• _Requirement_: Switch every "photo" in the lines below to "snapshot" and keep everything else unchanged. Leave the pictures out of your answer.

• _Records for this exercise_:
↓↓↓

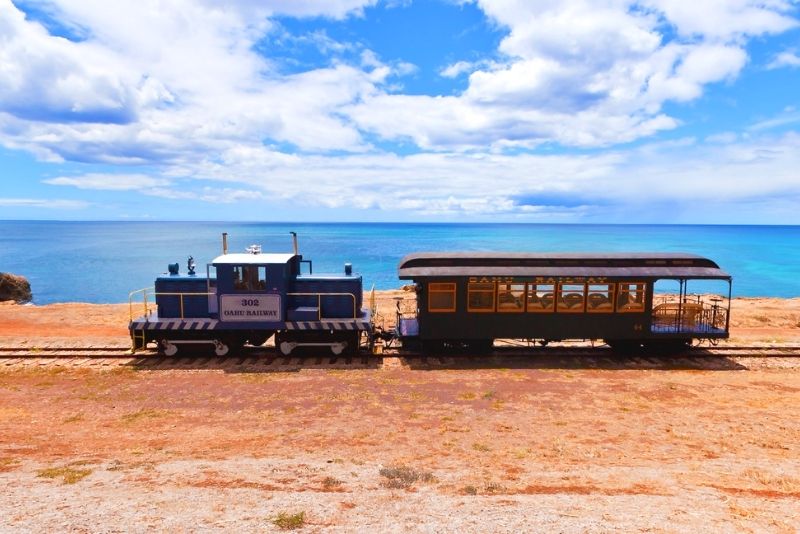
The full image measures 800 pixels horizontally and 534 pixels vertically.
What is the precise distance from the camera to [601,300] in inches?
671

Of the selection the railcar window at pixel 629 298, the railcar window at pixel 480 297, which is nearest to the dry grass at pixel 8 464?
the railcar window at pixel 480 297

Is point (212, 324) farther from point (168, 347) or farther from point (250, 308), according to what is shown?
point (168, 347)

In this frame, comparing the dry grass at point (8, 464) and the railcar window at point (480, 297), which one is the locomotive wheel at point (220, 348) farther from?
the railcar window at point (480, 297)

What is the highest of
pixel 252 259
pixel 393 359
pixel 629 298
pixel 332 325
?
pixel 252 259

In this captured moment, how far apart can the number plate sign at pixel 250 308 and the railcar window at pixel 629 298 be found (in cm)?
1205

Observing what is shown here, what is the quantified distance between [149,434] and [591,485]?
31.1ft

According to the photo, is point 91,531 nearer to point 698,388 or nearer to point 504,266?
point 504,266

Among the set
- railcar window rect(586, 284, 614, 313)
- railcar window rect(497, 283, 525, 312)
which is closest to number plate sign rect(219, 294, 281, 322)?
railcar window rect(497, 283, 525, 312)

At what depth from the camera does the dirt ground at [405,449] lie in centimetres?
689

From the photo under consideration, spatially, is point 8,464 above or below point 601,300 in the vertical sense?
below

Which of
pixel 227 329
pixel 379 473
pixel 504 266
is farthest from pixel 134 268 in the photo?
pixel 379 473

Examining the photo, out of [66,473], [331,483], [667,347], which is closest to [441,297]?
[667,347]

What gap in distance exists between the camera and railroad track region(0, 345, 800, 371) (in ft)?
54.0

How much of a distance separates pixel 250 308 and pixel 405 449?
8.72 metres
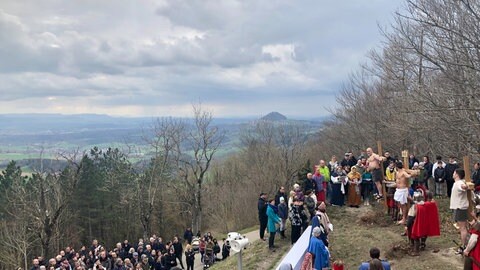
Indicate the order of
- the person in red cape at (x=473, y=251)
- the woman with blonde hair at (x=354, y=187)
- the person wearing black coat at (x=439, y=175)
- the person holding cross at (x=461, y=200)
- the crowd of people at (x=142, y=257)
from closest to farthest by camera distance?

↑↑↑

• _Worked solution_:
The full image measures 800 pixels horizontally and 534 pixels vertically.
What is the precise distance from the camera to [601,300] in inches?
671

Of the selection the railcar window at pixel 629 298, the railcar window at pixel 480 297, which is nearest to the dry grass at pixel 8 464?
the railcar window at pixel 480 297

Is point (212, 324) farther from point (168, 347) or farther from point (250, 308), according to what is shown?
point (168, 347)

In this frame, comparing the dry grass at point (8, 464) and the railcar window at point (480, 297), which one is the locomotive wheel at point (220, 348) farther from?
the railcar window at point (480, 297)

What is the highest of
pixel 252 259
pixel 393 359
pixel 629 298
pixel 332 325
?
pixel 252 259

In this captured moment, how far apart can the number plate sign at pixel 250 308 and the railcar window at pixel 629 298 be found (in cm)?
1205

Observing what is shown here, what is the quantified distance between [149,434] and [591,485]?
31.1ft

According to the snapshot, is point 91,531 nearer to point 698,388 or nearer to point 504,266?
point 504,266

Among the set
- railcar window rect(586, 284, 614, 313)
- railcar window rect(497, 283, 525, 312)
which is closest to number plate sign rect(219, 294, 281, 322)?
railcar window rect(497, 283, 525, 312)

At what depth from the camera does the dirt ground at [405,449] lie in centimetres?
689

From the snapshot under consideration, spatially, is point 8,464 above or below point 601,300 in the vertical sense?
below

Which of
pixel 227 329
pixel 379 473
pixel 504 266
is farthest from pixel 134 268 in the snapshot?
pixel 379 473

Examining the snapshot, out of [66,473], [331,483], [667,347], which is closest to [441,297]?
[667,347]

What gap in distance exists between the camera and railroad track region(0, 345, 800, 371) (in ft)?
54.0

How much of a distance separates pixel 250 308 and pixel 405 449?
8.72 metres
Indicate the order of
- the person in red cape at (x=473, y=251)
- the woman with blonde hair at (x=354, y=187)
- the person wearing black coat at (x=439, y=175)
- the person holding cross at (x=461, y=200)
- the crowd of people at (x=142, y=257)
from closest to farthest by camera distance?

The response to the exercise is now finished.